What are we doing? In teaching and learning currently, we tend to use technology to support traditional modes of teaching - improving the quality of lecture presentations using interactive whiteboards, making lecture notes readable in PowerPoint and available online, extending the library by providing access to digital resources and libraries, recreating face-to-face tutorial discussions asynchronously online—all of them good, incremental improvements in quality and flexibility, but nowhere near being transformational. (Beetham and Sharpe 2007, x-xx)

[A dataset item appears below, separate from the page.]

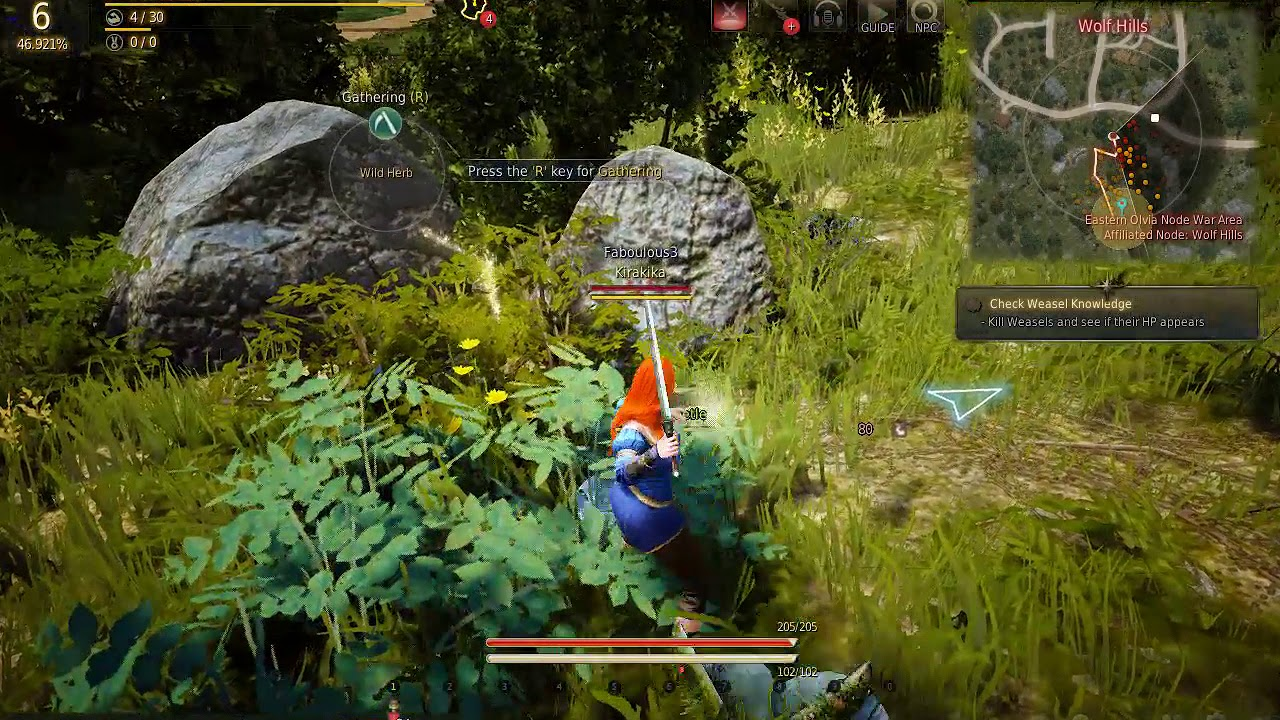 how to train life skill with donkey black desert online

This quote by Beetham and Sharpe sums up some of the recurring issues with digital learning initiatives in higher education: instructors may not readily adopt digital methods; there are issues with student attitude and motivation in a digital oriented classroom where they tackle information studied through the internet in different ways; a change in the social aspect of learning in a digital environment in comparison to a face-to-face setting (Ozad and Kutoglu 2010). Technical changes have been accompanied by social and cultural changes that directly impact the learning and teaching methodologies today.
Vast libraries have been digitized, and there are movements to ensure that governmental and publicly funded scientific data are openly available online. Open educational resources of the highest quality can be accessed for the cost of getting online by people who will never see the inside of a university. Academic institutions have a central role to play in these developments and in the debates over personal data and copyright that increasingly shape our digital information landscape. However, less thought has been given to the knowledge that is forgotten or lost in the process of digitization: practical skills, know-how that is deeply embedded in the context of use, and other tacit knowledge associated with habits of practice (Dreyfus and Dreyfus 1986). Ironically, it may be exactly this kind of knowledge that is drawn on by effective teachers, and by effective learners too, in their most transformational work. (Beetham and Sharpe 2007, 4-5)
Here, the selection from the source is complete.